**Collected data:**
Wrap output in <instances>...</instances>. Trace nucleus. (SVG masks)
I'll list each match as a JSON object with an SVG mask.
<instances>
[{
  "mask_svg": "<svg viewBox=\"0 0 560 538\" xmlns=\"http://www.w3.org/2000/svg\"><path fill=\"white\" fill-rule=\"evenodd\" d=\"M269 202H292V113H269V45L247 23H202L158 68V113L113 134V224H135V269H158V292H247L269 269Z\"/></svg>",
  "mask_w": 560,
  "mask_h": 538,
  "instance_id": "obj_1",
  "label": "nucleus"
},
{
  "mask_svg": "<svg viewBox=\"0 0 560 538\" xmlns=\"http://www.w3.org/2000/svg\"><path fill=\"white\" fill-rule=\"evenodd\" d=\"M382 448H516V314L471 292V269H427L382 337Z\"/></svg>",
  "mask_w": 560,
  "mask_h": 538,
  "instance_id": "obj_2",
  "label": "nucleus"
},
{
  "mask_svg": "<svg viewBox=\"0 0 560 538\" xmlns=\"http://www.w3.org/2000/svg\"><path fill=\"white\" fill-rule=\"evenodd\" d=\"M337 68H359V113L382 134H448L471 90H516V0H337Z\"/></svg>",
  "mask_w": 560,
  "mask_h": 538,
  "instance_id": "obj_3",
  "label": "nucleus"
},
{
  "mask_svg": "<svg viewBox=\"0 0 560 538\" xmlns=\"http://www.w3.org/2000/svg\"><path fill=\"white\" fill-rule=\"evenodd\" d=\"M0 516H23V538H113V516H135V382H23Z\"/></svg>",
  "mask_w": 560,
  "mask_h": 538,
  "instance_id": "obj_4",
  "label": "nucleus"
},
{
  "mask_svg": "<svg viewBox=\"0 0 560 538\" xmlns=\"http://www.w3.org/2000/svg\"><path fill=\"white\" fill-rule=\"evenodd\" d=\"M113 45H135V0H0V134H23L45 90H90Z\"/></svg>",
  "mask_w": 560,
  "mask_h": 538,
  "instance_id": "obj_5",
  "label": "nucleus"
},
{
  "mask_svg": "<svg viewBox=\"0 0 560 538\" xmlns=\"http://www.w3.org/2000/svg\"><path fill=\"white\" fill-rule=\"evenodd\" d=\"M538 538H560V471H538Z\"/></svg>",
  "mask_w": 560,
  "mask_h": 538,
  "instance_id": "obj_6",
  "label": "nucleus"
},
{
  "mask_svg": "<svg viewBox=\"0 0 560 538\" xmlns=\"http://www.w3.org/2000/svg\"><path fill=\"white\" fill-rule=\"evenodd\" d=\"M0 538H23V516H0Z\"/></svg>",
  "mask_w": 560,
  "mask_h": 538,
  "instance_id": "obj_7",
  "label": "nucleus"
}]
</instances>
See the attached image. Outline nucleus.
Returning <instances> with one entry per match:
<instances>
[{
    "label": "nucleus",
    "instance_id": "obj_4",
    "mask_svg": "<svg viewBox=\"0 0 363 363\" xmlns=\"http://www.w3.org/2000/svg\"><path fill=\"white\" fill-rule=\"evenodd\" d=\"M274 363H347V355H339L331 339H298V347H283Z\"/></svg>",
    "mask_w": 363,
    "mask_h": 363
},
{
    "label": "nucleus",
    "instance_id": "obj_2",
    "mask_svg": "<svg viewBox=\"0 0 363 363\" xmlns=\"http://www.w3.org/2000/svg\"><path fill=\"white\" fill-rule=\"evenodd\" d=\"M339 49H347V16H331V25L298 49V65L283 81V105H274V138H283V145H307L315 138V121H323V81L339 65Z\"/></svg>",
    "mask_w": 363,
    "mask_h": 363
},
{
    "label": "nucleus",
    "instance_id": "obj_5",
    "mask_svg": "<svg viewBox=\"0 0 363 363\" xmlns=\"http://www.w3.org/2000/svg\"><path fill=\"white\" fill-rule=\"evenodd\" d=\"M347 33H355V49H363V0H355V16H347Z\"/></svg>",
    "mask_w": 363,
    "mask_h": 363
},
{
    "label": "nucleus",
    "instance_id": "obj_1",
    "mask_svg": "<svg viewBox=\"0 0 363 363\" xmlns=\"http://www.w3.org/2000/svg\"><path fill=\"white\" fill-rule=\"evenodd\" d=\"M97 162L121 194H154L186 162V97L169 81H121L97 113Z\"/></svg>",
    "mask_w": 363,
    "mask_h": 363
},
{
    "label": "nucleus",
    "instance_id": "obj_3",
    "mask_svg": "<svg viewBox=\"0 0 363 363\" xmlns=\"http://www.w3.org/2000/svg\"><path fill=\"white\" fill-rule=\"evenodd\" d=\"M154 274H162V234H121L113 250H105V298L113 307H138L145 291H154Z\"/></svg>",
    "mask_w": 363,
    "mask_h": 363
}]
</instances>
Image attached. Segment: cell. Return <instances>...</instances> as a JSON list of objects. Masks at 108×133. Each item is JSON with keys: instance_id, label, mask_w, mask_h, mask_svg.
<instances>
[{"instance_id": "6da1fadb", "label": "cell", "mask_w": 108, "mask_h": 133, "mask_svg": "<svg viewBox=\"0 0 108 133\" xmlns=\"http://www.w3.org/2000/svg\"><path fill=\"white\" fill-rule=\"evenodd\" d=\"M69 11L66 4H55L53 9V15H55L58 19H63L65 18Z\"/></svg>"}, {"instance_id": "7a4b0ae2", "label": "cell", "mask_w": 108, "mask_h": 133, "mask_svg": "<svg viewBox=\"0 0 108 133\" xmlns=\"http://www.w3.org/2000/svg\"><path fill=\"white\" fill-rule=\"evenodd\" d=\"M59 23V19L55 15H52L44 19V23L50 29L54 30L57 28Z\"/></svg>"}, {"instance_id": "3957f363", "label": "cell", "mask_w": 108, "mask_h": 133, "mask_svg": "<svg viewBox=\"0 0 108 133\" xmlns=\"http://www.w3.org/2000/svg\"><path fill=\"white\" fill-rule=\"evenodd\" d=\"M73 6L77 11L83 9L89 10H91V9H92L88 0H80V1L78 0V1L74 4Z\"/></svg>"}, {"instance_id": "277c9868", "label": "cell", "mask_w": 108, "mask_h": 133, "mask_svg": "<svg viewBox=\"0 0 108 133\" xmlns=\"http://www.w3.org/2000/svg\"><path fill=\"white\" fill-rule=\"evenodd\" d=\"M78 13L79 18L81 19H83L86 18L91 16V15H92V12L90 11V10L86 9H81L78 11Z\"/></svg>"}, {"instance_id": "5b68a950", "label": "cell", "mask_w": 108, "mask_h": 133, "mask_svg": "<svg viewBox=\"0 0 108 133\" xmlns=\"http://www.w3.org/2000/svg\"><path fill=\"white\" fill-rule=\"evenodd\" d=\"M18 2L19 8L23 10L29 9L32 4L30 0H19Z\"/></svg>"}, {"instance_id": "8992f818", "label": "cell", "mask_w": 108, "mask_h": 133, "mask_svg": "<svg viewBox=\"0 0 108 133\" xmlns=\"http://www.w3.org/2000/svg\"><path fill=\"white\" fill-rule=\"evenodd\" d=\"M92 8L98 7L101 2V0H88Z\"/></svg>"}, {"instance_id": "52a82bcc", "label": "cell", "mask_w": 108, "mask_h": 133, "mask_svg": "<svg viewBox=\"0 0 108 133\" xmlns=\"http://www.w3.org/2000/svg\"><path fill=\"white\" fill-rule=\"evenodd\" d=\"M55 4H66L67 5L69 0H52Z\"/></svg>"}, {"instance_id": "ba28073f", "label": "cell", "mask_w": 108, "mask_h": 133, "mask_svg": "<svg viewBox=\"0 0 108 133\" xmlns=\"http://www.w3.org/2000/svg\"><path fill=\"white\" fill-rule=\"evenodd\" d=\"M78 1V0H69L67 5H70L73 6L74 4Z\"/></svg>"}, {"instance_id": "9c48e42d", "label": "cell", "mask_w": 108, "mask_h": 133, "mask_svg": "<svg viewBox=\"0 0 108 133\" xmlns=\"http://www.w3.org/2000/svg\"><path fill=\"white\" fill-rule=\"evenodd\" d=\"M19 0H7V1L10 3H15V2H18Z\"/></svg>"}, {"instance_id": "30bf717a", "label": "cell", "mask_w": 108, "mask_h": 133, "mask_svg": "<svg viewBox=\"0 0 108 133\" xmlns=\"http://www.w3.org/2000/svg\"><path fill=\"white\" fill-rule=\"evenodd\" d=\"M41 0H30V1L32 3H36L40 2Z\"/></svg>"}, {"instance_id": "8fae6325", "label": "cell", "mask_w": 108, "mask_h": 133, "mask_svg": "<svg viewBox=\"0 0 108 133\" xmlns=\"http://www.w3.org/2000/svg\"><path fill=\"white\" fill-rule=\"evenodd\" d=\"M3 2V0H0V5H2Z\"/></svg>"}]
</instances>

**GIVEN REQUEST:**
Copy every line above that contains the string "JSON", treating uppercase and lowercase as different.

**ANSWER FOR THIS EXERCISE:**
I'll list each match as a JSON object with an SVG mask.
Image attached. Segment: cell. Return <instances>...</instances> as a JSON list of objects. Masks at 108×133. Each item is JSON with keys: instance_id, label, mask_w, mask_h, mask_svg.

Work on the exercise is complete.